Special Collections has acquired an extremely rare 1860 nautical chart or maritime map of Long Island by Brooklyn-based publisher Charles Copley. Copley’s chart covers Staten Island to Montauk, inclusive of the Connecticut coast, Long Island Sound, Long Island, New York City, and parts of adjacent New Jersey and Rhode Island. The map features three large insets detailing Cape Cod, New York City’s East River, and New York City’s Hell Gate.
Copley published this map at the height of his career; it incorporates the best hydrographic information regarding New York and Long Island available at the time. It also includes the most advised shipping routes, countless depth soundings, shading, notes on light houses and buoys, and land information. With its three large insets, this chart would have been extremely valuable for those using the lucrative New York – Boston route. Privately published, it bears a note claiming that Copley had ‘special permission’ from the Secretary of the Treasury to use government information compiled by the United States Coast Survey. To this end, he refers to his business the ‘Hydrographic Office’ and incorporates a logo that is a clear mimicry of the Coast Survey insignia.

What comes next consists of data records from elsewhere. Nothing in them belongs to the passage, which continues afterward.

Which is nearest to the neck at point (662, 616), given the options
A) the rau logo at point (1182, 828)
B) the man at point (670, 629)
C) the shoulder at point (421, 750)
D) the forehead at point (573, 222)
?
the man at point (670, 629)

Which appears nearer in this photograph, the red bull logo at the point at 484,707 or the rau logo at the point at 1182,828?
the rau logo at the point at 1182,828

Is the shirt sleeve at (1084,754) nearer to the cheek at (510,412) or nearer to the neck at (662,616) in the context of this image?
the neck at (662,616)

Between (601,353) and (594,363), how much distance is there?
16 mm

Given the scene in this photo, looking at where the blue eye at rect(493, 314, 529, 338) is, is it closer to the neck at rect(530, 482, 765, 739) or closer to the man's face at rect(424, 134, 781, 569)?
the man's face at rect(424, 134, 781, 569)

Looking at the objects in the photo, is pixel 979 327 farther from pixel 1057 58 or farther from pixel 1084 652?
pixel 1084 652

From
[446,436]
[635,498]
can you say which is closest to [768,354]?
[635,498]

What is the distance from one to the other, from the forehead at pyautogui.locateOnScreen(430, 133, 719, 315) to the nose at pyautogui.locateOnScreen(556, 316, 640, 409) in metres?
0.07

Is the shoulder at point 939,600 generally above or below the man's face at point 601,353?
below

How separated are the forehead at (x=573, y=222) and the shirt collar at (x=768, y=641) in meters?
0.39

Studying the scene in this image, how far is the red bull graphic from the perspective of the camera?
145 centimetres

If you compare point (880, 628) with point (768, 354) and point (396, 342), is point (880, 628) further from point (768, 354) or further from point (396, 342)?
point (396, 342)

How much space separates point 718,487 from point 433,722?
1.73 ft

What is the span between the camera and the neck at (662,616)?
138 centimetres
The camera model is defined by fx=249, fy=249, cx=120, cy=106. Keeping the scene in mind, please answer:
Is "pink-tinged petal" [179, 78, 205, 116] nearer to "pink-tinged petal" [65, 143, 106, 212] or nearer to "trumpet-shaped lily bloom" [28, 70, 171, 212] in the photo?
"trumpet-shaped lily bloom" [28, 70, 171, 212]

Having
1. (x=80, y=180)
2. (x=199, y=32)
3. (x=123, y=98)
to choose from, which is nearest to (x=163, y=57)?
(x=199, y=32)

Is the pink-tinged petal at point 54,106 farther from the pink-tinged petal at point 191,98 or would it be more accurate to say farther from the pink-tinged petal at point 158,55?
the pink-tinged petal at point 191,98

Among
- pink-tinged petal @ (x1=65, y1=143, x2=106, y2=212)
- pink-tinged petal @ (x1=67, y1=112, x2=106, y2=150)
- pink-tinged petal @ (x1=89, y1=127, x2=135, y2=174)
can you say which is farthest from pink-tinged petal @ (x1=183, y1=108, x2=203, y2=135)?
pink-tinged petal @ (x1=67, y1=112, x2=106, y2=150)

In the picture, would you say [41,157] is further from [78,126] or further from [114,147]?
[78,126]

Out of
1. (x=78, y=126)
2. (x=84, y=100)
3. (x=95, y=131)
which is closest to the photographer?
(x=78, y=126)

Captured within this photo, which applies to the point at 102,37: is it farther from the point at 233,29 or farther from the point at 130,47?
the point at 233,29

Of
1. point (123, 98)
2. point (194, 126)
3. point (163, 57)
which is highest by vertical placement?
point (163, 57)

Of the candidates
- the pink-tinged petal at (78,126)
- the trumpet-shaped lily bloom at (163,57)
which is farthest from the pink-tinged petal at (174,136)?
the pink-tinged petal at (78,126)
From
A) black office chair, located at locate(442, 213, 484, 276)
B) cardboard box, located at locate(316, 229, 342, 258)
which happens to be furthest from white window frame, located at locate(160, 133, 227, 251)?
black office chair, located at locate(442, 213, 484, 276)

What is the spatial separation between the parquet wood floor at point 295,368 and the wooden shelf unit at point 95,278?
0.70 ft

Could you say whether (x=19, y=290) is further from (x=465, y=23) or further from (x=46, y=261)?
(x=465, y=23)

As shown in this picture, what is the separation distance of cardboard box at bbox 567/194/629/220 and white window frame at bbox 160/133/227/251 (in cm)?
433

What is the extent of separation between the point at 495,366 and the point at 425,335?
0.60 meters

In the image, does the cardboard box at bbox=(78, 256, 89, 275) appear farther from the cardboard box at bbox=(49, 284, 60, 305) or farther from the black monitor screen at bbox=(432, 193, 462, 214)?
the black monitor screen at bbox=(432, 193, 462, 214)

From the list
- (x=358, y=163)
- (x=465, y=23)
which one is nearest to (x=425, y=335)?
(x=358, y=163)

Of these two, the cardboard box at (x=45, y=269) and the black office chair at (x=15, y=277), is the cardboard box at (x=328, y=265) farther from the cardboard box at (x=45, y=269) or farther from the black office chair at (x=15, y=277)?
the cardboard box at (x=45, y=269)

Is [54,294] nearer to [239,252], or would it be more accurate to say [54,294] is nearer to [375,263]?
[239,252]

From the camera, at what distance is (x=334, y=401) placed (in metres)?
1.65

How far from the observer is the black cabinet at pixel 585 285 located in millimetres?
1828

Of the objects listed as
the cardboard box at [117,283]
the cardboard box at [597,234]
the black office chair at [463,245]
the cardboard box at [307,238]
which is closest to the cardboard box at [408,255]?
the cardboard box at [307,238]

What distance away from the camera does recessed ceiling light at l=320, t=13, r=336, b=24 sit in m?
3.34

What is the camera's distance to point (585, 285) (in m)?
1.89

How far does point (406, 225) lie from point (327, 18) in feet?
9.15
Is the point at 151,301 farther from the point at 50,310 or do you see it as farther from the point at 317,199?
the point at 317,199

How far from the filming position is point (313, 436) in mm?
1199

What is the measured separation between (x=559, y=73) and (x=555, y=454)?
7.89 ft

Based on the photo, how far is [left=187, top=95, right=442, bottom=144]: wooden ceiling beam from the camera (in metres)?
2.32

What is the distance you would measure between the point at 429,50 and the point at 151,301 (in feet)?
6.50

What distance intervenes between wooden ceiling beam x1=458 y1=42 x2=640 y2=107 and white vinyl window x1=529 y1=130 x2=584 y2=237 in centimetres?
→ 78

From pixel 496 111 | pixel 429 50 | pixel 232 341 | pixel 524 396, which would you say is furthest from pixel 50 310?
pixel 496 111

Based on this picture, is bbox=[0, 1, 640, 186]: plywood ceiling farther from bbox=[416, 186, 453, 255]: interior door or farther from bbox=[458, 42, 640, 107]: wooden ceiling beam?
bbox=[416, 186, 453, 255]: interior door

Charles Copley was an American nautical chart and globe publisher based in Brooklyn. He was born in England, emigrated to the United States in the 1840s, and became a citizen in 1844. Copley’s earliest work is associated with the firm of E. and G. W. Blunt; his name appears as cartographer or engraver on several of Blunt’s c. 1840 charts. Around 1847, Copley began publishing independently and advertising himself as an engraver and map publisher. Most of his independent work was published in the 1850s.